Frank Lloyd Wright’s Pope-Leighey House

Amazon.com Price: $35.00 (as of 03/05/2019 02:16 PST- Details)

Description

Frank Lloyd Wright designed and realized over 500 buildings between 1886 and 1959 for quite a lot of clients. In Frank Lloyd Wright’s Pope-Leighey House, architect Steven M. Reiss presents the up to date and detailed story of one of Wright’s few Virginia commissions. Designed and built for Loren and Charlotte Pope and later purchased by Marjorie and Robert Leighey, the Pope-Leighey House stands as a stunning example of an innovative form of shelter―which Wright called Usonian―for families beset by the Great Depression. Here, and elsewhere, Wright offered a unique and unprecedented approach for homes that would be small yet architecturally significant, carefully sited, and constructed of readily to be had local materials. He believed that any one with an acre of land must have the opportunity to own a Usonian home.

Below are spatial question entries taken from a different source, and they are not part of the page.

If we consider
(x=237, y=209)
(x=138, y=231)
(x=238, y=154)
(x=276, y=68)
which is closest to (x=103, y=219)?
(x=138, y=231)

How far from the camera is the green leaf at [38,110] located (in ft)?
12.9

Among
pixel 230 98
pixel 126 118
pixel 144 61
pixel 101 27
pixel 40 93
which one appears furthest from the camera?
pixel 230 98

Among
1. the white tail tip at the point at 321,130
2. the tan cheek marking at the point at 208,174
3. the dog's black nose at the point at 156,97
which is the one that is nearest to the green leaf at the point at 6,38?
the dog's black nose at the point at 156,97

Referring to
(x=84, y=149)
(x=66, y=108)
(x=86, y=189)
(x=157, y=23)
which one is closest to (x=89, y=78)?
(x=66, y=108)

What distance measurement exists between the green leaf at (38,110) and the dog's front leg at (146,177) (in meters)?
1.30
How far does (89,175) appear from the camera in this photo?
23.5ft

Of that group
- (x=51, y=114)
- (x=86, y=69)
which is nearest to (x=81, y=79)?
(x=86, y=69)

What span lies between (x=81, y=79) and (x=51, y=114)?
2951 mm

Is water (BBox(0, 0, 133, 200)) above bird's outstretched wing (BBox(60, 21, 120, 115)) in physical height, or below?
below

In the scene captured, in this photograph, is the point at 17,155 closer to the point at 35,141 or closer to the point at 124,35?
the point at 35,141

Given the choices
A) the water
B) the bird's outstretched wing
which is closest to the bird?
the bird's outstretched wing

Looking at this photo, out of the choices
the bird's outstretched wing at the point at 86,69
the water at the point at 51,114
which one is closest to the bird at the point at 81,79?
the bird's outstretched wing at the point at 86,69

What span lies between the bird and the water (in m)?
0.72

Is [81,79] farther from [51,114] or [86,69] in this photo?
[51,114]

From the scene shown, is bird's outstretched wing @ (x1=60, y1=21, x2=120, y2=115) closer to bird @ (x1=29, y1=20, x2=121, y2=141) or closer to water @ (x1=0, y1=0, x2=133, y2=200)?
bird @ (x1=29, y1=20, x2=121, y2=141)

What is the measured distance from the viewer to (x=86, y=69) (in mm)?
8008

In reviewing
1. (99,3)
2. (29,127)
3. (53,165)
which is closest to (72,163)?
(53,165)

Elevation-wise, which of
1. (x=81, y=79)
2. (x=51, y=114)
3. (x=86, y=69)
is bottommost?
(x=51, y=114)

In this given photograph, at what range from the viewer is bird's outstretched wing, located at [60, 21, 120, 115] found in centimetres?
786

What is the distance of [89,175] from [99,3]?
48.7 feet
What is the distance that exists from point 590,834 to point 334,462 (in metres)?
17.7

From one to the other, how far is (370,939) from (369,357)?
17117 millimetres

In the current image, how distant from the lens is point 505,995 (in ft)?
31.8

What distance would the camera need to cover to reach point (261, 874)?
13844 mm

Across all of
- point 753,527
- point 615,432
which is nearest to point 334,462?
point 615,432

Set in Northern Virginia, the Pope-Leighey House has an strange history in that it has been moved twice, first to the grounds of the National Believe’s Woodlawn to rescue it from the path of Route 66 in Falls Church, then to re-site it to better correspond to its original orientation. Wright’s mission was once to remind us that “we want to see life in simpler terms.” In this amply illustrated book, Reiss echoes Wright’s reminder that small, carefully built structures must be the place to begin of sustainable and environmentally responsible house design.